A screen blinked on, though the pilot had only flicked his brown-tunnel eyes toward it, not lifted so much as a finger. Parma was used to pilots, but there was something unusual about this one that had nothing to do with his qualifications, which were excellent, or his disagreements with Marada, which were inevitable.
When he realized that his meditation was transparent, that he had been staring into Spry’s eyes like a lover some few awkward seconds, he had to say something:
“If I have aged as rapidly as you on this trip, they are not going to recognize me.”
“Round ten . . . or is it eleven?” said Spry wearily. “Love me or leave me. Consul General, sir.”
“What is that supposed to mean?” Parma mumbled, stretching mightily, glad for any additional unencumbered moments between him and whatever awaited in the persons of those who had come out to meet him.
“It means, sir, that if you have some complaint as to my conduct, you may lodge it with my guildmaster. I have had enough innuendo and inquisition to last me a lifetime.”
“Calm down, young man, or you’ll make me think you want me to abrogate your service contract. And I would hate to think that, almost as much as you would hate having your rating besmirched, should I be forced to such an uncomplimentary conclusion.”
David Spry shrugged, muttering: “Please, Br’er Fox, not the briar patch.”
Parma let it pass:
“Double the magnification, David.

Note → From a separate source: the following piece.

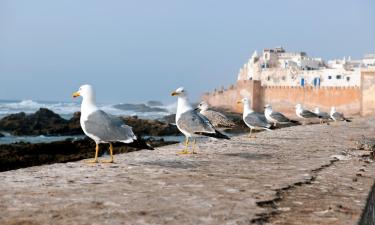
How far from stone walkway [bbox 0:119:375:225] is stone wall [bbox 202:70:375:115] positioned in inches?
1101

My eyes are not as good as once they were.” The view the screen purveyed seemed to zoom inward. Yes, the silver head was Guildmaster Baldwin’s; the ruddy lion’s mane showing above and slightly behind was Chaeron’s. A twist of black froth wound in pearls, barely visible among the sea of uniformed bodyguards, showed that Chaeron had brought a girl with him. The boy’s penchant for entourage would have to be curbed. Between the dozen black-and-reds around the consul’s party and the smoke-and-midnight representatives of the pilot’s guild, there was hardly enough room at slipside for him and Spry to debark. . . . “Thank you, you may put Bucephalus to bed now.”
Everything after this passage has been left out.